Thank you very much, will try that. Was wondering why she kept telling me it wasn't showing up in AVAST scans?

Using the Mozilla Firefox browser also helps to prevent that sort of thing from happening in the future. It is much more secure than Internet Explorer.

The lines between viruses/malware/spyware are really blurred these days, and most current products overlap their protection. I did read a recent article that said all the major security products only detect 25% of new botnet infections (the types that create networks of zombie PC's). After 30 days, that # increases to only 50%.

I quit relying on traditional scanning products myself a few years ago for virus removal, and do them all manually with a boot disk and a few utilities like Hijack This. There is no infection I've run across that I haven't been able to fully remove without wiping the drive unless it was by choice, but they are getting trickier all the time.

Deb, whether your laptop has a restore cd depends on the brand and model. Hope you get an easier variant to remove.

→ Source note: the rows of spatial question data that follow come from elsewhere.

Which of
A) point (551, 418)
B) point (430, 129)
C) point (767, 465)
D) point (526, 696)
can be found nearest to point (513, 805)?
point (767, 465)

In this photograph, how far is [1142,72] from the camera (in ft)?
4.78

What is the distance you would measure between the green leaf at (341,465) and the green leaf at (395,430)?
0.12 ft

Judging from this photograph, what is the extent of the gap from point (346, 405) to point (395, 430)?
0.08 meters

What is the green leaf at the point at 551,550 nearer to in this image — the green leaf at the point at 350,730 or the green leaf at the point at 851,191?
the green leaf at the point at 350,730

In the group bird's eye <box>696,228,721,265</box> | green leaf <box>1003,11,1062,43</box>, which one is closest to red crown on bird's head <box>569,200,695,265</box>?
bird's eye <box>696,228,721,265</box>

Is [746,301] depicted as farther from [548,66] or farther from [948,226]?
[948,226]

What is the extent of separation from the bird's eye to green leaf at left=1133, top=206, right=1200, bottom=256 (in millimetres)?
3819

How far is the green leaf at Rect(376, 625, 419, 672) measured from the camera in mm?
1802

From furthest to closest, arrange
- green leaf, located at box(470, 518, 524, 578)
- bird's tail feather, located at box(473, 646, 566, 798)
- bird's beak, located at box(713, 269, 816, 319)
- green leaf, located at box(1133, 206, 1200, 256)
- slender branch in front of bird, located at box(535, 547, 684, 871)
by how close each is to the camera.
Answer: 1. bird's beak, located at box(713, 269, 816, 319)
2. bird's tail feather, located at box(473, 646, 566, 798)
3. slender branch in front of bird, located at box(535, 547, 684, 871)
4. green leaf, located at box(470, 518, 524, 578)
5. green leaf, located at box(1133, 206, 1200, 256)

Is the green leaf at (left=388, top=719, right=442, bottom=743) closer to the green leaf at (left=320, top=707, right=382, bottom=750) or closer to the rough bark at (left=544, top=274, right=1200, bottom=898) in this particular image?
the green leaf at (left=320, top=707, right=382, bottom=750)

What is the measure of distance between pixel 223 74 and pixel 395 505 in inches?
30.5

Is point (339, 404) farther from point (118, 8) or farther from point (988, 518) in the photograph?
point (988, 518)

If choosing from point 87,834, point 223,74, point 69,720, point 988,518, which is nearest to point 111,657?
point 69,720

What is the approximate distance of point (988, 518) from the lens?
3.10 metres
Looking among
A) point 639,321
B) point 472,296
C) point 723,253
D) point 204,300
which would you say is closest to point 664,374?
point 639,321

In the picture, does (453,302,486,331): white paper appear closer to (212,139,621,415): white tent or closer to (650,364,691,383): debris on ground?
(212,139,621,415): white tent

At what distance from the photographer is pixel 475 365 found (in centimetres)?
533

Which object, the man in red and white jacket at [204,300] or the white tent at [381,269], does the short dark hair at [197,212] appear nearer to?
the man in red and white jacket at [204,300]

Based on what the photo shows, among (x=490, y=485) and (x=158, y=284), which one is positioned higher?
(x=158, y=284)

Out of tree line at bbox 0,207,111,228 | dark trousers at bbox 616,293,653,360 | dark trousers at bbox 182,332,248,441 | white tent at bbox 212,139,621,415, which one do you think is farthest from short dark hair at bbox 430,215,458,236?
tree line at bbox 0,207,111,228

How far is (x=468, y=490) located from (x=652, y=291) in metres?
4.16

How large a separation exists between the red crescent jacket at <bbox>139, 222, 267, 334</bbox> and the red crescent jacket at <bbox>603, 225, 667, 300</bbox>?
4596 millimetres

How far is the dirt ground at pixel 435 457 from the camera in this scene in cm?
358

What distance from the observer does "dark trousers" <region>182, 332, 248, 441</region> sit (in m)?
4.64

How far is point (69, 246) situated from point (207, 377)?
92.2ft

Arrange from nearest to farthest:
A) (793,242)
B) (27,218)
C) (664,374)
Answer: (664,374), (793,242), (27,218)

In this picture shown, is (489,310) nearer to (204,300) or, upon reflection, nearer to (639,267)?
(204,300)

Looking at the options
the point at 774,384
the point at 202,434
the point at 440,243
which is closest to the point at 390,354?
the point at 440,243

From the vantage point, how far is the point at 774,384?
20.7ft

SuperAntispware is also a great free scanner that does a good job.

Rip- I will laugh for the week. That was a good one !

Using the msconfig thingy doesn't get rid of a virus as they run hidden in the background and embed themselves in the registry. It'll take a specialized type program to assist you in getting rid of it, but if you don't know what the virus is, then it gets harder. HiJackThis V2 is a good one, but you have to be VERY CAREFUL on what you remove. Without seeing it, I can't help. Try having someone more knowledgable look at it in person before you do something that can't be undone

Actually, Norton is "ok", but it can be a system hog using your own system memory to run itself. I'd recommend Kaspersky or BitDefender

http://anti-virus-software-review.toptenreviews.com/


Spy Sweeper, if left running, can also be a system hog. It does the job ok, but I got annoyed with it bogging my system.


I run BitDefender on both my big rig and my backup and also run SpyBot Search And Destroy once a week. I usually have zero problems. And SpyBot only is running when I allow it to.



And wiping your system completely is sometimes the best thing to do. I redo my system at least once a year whether it needs it or not just to keep things in top form.

I use AVG (the free version). It removes anything I have had problems with. Stuff Norton would not. You can get it at download.com when there type in AVG free. And it will take you to the download.